In the 1930s, economists such as Samuelson or Arrow created a mathematical structure aiming at encompassing the way consumers were making their choices. They based their first models on the assumption that investors were rational and self-centered called Homo Oeconomicus.  If we come back to our example in the introduction, the typical Homo Oeconomicus will make the same choice in both cases. Either he is risk tolerant, and he will choose in both cases to gamble, or he is risk averse, and he will choose in both cases the sure option. The fact to choose the sure option in the first case and to gamble in the second case would be viewed as an irrational choice from the perspective of such theories, and Homo Oeconomicus cannot be irrational.

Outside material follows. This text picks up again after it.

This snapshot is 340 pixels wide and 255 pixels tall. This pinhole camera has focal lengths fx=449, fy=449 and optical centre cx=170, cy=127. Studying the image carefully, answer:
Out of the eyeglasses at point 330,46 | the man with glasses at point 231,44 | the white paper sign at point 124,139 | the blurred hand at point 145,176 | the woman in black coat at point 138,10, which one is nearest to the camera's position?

However, in the middle of the 20th century, some scholars, like Allais or Ellsberg started to challenge these classical models and especially this rationality assumption. They proved through experiments that most investors were influenced by cognitive biases and emotions such as loss aversion when making financial decisions.

More recently, in the late 1970s, the psychologists Daniel Kahneman and Amos Tversky launched a new kind of discipline mixing psychology and economics, behavioral economics. They were later in 2002 rewarded for their work by a Nobel Prize in economics, the first to be attributed to psychologists and not economists.

They also developed a new theory mainly aiming at integrating the notion of loss aversion and probability distortion as described above to classical economic models, called the Prospect Theory.